Listed entries =
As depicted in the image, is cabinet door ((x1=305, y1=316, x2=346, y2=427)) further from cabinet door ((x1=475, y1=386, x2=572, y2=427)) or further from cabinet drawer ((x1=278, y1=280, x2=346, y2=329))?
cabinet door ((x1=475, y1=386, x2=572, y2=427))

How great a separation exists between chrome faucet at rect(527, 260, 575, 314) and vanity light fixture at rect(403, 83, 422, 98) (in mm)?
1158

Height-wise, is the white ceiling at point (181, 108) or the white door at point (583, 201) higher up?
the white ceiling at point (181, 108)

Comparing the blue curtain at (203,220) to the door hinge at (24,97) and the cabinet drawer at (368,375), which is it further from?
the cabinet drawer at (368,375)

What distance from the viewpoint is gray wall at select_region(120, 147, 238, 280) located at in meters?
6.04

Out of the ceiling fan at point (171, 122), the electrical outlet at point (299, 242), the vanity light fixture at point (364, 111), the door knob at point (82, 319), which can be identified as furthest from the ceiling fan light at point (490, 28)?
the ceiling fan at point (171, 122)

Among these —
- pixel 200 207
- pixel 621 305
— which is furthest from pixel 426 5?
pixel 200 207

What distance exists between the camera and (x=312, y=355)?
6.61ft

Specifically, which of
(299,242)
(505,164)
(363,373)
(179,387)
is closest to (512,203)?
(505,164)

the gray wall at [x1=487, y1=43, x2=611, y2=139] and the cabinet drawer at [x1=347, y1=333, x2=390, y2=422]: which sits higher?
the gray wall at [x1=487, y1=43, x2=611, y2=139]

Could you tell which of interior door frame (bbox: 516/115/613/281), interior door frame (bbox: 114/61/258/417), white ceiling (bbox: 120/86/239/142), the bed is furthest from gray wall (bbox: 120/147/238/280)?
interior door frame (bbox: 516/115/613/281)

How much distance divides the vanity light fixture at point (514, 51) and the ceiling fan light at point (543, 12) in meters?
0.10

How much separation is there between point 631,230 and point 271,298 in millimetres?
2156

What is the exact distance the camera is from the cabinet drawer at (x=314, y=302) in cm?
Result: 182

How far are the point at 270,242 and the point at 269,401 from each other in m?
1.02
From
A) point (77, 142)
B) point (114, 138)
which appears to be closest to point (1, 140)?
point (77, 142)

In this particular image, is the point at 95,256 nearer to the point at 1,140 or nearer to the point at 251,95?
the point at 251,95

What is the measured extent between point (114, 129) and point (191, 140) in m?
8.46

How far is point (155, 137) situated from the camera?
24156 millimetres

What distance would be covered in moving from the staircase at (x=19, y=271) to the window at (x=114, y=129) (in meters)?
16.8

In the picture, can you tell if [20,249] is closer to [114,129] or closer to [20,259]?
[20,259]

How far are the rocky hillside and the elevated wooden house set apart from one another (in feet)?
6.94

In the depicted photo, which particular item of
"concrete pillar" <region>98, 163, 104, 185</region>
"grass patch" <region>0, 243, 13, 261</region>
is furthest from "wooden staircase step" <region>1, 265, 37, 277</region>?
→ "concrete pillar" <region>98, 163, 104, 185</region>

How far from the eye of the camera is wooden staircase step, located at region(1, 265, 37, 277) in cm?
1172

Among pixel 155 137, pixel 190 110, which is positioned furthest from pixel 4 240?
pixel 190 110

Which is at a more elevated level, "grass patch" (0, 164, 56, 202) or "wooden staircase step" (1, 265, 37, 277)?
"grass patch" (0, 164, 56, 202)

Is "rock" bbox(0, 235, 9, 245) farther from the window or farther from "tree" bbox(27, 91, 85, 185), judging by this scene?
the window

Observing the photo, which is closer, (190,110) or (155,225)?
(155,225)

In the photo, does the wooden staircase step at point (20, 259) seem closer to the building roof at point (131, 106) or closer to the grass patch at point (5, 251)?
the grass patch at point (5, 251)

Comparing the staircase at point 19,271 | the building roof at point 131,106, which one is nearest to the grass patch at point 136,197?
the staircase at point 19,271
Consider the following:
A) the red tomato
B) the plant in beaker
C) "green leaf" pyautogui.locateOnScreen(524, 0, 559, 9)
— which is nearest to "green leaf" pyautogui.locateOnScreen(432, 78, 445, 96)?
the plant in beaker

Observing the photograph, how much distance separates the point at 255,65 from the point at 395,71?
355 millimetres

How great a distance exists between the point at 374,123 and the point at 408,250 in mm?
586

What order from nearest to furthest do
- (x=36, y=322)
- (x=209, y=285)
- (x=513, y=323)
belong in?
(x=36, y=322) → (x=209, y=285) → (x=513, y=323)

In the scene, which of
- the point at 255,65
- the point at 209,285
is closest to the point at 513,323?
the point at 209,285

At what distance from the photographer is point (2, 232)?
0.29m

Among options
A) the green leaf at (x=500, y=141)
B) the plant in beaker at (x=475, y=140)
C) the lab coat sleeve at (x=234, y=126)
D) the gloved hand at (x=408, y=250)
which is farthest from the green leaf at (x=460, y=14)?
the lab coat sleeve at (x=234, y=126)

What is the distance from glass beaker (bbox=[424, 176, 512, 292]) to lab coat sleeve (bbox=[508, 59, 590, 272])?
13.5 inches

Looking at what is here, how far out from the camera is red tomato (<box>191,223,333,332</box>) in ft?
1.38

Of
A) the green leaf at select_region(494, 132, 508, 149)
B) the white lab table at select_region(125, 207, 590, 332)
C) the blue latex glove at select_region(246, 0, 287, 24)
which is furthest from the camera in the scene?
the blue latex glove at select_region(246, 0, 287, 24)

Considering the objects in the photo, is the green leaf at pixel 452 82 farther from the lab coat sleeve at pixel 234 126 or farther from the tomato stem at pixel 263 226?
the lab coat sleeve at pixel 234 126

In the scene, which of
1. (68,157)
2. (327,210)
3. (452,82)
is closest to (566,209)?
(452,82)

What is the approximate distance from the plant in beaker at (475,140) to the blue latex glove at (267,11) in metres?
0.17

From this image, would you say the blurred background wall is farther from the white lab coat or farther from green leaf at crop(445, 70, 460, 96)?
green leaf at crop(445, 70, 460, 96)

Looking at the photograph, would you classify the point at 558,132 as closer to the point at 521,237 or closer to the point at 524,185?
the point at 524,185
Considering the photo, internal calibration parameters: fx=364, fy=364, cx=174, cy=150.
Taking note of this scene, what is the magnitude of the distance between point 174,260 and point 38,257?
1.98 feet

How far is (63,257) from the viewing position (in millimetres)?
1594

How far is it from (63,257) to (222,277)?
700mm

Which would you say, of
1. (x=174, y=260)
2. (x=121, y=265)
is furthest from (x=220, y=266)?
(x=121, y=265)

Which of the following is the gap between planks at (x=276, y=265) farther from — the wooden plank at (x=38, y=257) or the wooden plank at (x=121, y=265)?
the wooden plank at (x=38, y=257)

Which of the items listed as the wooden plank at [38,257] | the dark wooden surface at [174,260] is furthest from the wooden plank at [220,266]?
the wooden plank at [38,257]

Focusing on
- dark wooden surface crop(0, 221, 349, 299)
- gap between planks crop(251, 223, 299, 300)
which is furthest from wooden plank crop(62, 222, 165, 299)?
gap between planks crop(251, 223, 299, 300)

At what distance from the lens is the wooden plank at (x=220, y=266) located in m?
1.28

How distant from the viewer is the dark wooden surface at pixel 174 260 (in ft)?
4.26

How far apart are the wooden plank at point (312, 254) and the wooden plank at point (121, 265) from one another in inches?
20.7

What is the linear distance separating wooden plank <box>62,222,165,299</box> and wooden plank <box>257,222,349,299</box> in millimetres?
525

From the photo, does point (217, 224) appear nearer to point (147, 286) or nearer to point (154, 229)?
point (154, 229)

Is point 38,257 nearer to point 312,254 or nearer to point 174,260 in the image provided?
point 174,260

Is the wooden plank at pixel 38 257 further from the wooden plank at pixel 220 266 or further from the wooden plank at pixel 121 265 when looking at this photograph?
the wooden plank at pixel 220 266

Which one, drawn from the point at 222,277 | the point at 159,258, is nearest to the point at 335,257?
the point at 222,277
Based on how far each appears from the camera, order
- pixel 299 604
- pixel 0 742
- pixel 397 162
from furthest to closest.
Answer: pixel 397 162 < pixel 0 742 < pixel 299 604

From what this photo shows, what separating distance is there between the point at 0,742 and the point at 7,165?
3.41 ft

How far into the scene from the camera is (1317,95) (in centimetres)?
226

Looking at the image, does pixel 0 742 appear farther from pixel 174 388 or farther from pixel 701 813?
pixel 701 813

Request =
Substitute "viewer" for "camera" in the lines from the one containing "Based on how" through the last line, and give those lines again with nothing else changed.

Exercise solution =
Based on how far each appears from the viewer, order
- pixel 299 604
- pixel 0 742
- pixel 397 162
from furthest to closest.
Answer: pixel 397 162 < pixel 0 742 < pixel 299 604

From what this photo shows, what separating distance is there between the point at 0,742 and the point at 7,165?
3.41 ft

How far into the scene from the viewer is (1317,95) (in centimetres)?
226

Looking at the image, does pixel 0 742 appear farther from pixel 174 388 or farther from pixel 701 813?
pixel 701 813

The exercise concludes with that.